1941: 534 Lithuanian Jewish intellectuals

(Thanks to Meaghan Good of the Charley Project for the guest post. -ed.)

On this date in 1941, 534 Jewish intellectuals were lured out of the Nazi ghetto in the city of Kovno, Lithuania (also known as Kaunas), taken to Ninth Fort, and shot to death.

Over 5,000 Jews would die there during the Nazi occupation.

The Nazis had captured these people using a very clever ruse: on August 14, they had advertised for 500 Jews to help sort out the archives at City Hall, which were in disarray due to the chaos that followed the Germans’ conquering the city in June.

The workers had to be intelligent, educated types and fluent in German and Russian.

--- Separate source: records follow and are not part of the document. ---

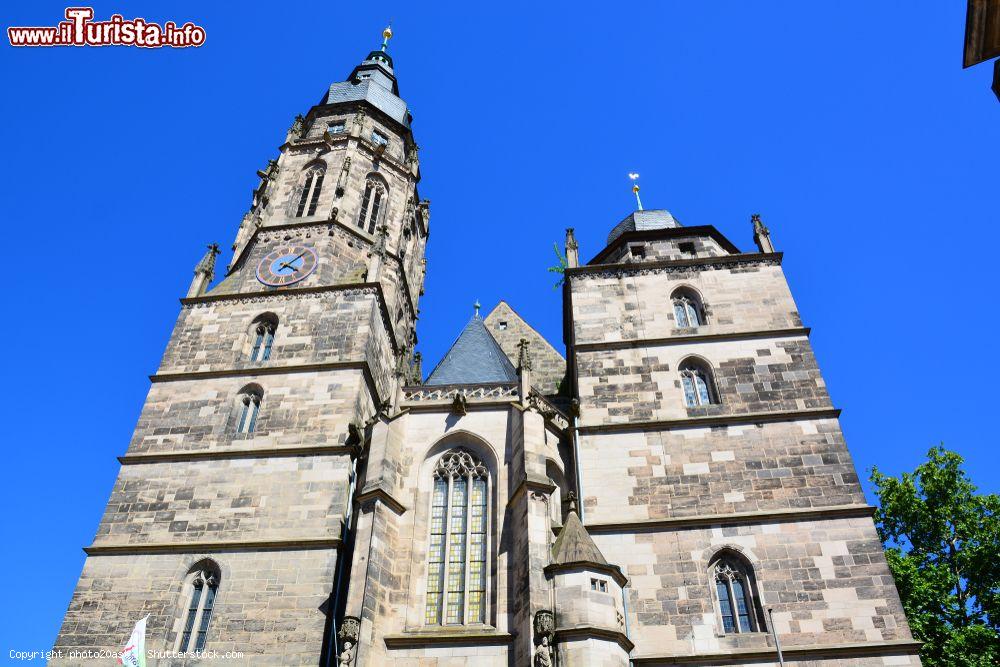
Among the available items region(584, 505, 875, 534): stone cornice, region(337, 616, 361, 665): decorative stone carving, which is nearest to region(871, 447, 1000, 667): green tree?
region(584, 505, 875, 534): stone cornice

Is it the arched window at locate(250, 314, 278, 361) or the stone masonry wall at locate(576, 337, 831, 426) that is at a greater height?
the arched window at locate(250, 314, 278, 361)

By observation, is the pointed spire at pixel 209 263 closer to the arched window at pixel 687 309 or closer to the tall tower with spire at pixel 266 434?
the tall tower with spire at pixel 266 434

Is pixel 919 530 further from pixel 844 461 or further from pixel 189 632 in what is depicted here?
pixel 189 632

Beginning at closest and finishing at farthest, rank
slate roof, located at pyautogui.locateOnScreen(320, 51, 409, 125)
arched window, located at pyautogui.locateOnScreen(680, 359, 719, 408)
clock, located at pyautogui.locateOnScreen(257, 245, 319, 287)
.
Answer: arched window, located at pyautogui.locateOnScreen(680, 359, 719, 408) → clock, located at pyautogui.locateOnScreen(257, 245, 319, 287) → slate roof, located at pyautogui.locateOnScreen(320, 51, 409, 125)

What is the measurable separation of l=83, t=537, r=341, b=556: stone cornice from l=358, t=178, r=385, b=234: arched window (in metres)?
11.4

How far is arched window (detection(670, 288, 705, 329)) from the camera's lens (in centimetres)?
1841

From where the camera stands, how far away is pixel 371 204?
79.4 feet

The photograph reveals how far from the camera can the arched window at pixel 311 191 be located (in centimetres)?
2309

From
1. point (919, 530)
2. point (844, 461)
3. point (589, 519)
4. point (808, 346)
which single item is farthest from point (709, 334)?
point (919, 530)

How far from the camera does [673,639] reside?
42.2 feet

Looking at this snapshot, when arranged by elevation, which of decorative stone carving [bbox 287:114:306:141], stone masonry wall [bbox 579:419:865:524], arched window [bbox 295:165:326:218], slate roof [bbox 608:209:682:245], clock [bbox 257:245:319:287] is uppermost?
decorative stone carving [bbox 287:114:306:141]

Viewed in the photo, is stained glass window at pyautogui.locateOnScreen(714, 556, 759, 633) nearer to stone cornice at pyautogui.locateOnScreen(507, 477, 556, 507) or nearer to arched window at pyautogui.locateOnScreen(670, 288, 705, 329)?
stone cornice at pyautogui.locateOnScreen(507, 477, 556, 507)

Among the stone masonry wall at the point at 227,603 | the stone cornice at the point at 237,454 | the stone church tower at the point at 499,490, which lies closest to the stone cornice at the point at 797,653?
the stone church tower at the point at 499,490

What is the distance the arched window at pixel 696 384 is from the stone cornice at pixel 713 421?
2.19 ft
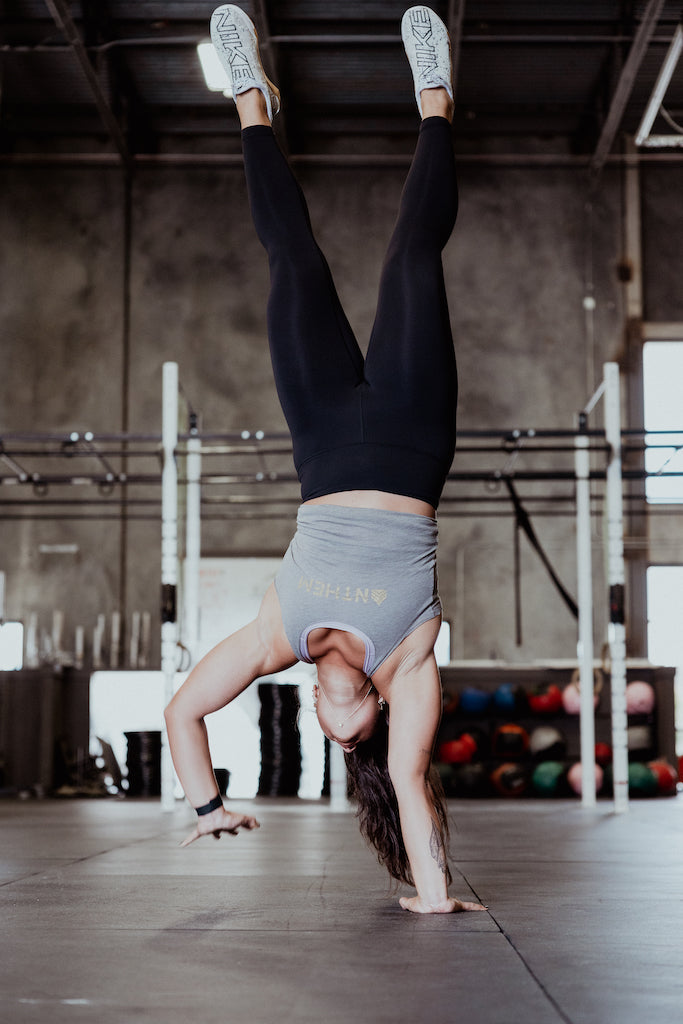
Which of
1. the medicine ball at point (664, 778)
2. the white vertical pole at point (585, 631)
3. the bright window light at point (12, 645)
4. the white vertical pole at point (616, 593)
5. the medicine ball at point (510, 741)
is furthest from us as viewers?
the bright window light at point (12, 645)

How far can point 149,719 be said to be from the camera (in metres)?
9.16

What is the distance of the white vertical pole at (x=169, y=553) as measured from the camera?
5398 mm

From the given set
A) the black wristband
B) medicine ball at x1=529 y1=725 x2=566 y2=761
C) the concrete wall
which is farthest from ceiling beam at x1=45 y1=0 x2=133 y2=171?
the black wristband

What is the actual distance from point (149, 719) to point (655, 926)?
25.3ft

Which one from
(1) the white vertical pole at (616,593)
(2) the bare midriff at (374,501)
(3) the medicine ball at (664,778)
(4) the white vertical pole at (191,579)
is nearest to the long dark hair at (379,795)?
(2) the bare midriff at (374,501)

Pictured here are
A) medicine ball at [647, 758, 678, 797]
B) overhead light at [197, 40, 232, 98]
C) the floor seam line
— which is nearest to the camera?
the floor seam line

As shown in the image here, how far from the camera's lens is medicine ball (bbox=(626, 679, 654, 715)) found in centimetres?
786

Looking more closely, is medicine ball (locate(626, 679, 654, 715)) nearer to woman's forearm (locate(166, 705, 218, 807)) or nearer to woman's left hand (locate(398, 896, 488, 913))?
woman's left hand (locate(398, 896, 488, 913))

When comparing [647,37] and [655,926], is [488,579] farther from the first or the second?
[655,926]

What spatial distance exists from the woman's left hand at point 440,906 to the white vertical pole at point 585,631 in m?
3.79

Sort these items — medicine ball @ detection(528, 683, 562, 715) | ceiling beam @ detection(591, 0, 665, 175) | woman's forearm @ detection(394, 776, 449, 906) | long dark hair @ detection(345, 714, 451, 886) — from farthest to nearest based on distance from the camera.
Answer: ceiling beam @ detection(591, 0, 665, 175), medicine ball @ detection(528, 683, 562, 715), long dark hair @ detection(345, 714, 451, 886), woman's forearm @ detection(394, 776, 449, 906)

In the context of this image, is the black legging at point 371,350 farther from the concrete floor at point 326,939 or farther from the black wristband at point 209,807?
the concrete floor at point 326,939

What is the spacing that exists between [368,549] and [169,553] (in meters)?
3.59

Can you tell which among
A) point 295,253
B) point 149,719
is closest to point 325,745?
point 149,719
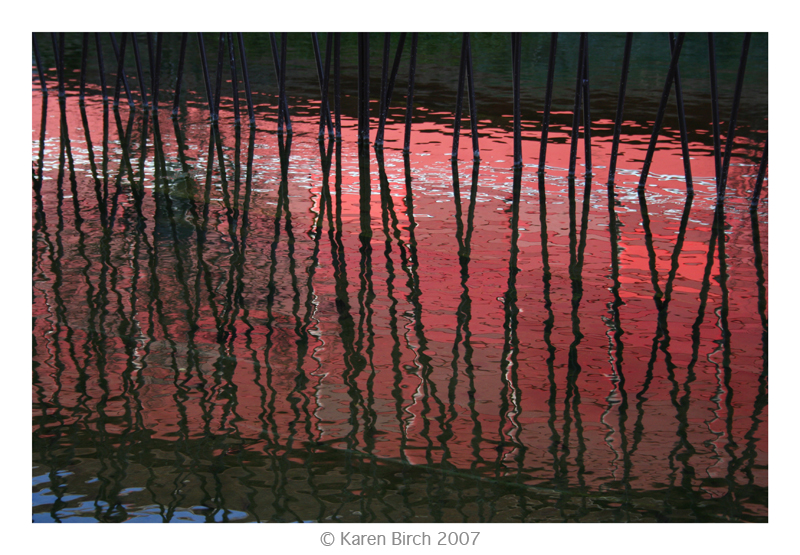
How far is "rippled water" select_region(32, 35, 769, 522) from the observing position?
250 centimetres

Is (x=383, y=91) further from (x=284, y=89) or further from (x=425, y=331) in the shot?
(x=425, y=331)

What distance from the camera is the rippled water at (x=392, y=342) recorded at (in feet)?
8.20

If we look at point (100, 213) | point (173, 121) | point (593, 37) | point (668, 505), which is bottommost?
point (668, 505)

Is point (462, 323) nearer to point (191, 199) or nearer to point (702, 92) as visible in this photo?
point (191, 199)

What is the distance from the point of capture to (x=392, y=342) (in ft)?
11.1

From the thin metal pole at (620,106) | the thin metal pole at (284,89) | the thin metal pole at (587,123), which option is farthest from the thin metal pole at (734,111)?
the thin metal pole at (284,89)

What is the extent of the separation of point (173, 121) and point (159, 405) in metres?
5.30

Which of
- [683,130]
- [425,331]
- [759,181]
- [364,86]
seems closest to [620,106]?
[683,130]

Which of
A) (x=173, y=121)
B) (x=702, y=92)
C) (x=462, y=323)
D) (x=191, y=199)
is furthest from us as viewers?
(x=702, y=92)

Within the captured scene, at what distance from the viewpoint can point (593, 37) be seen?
14.5m

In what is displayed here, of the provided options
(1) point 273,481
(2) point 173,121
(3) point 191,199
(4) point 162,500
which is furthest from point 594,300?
(2) point 173,121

They would be treated well and given three solid meals a day, in order that they could do the work properly and make no mistakes.

Most of the other jobs available for Jews at that moment involved manual labor under brutal conditions, on starvation-level rations.

More than the requested 500 showed up. The Nazis happily took them all.

Vilius “Vulik” Mishelski (later anglicized to William Mishell), who was 22 and had studied engineering in Vytautas Magnus University [Lithuanian link], was nearly victim no. 535. His mother told him about the job offer, because it upset her when he home from working at the airfield, “my clothes torn, my face covered with dust and sweat, my fingers bleeding, and I myself so exhausted I could hardly speak.” The archives job seemed like a gift from heaven to her.

Vulik wasn’t so sure.

Why, he asked, had the archives not been sorted out sooner? After all, the Germans had conquered Kovno a full two months earlier.

And why not get Lithuanians to do the job? It certainly wasn’t necessary to employ Jews.

He debated with himself for the next four days, then finally decided to go. Many of his friends were going, he wrote later on, and “this put me at ease. All of them could not be crazy.”

When he actually arrived at the gate, however, what he saw made him profoundly uneasy. The size of the guard was unusually large, and he witnessed Jewish police and Lithuanian partisans mistreating and beating people. Because it was taking long for the quota of 500 people to arrive, the Lithuanians started dragging people from their homes by force.

This struck me as odd. This was supposed to be a job where we were to be treated in a civilized manner; was this the treatment awaiting us? Oh, no, I would not be caught in this mess! Without hesitation, I turned around and rushed back home.

My mother was astounded. “What happened, why are you back?” she asked.

“Don’t ask questions,” I said, “move the cabinet, I’m going into hiding.”

Vulik was right not to trust the Nazis’ promises. He stayed in his hideout, a little cubbyhole behind the kitchen cabinet, all day.

The chosen 534 didn’t return that night, or the next night either, and no one believed the assurances that the work was taking longer than they thought, and they had spent the night at City Hall. Before long, the truth leaked out.

That same day, the men had been lead away in several smaller groups to an area containing deeply excavated holes in the ground. Then the Lithuanian guard, known as the Third Operational Group, had shot them all. Several men who tried to escape were killed on the run. Almost the entire intelligentsia of Jewish Kovno had thus been liquidated in one mass execution.

Mishelski stayed in the Kovno Ghetto until 1944, when he was sent to Dachau. He survived the war: 95% of the Lithuanian Jews, including most of his family, did not.

Mishelski moved to America, changed his name to William Mishell, got a master’s degree in engineering from New York University, and settled in Chicago. Following his retirement in the 1980s, he wrote a memoir titled Kaddish for Kovno: Life and Death in a Lithuanian Ghetto, 1941 – 1945. Mishelski died in 1994, aged 75.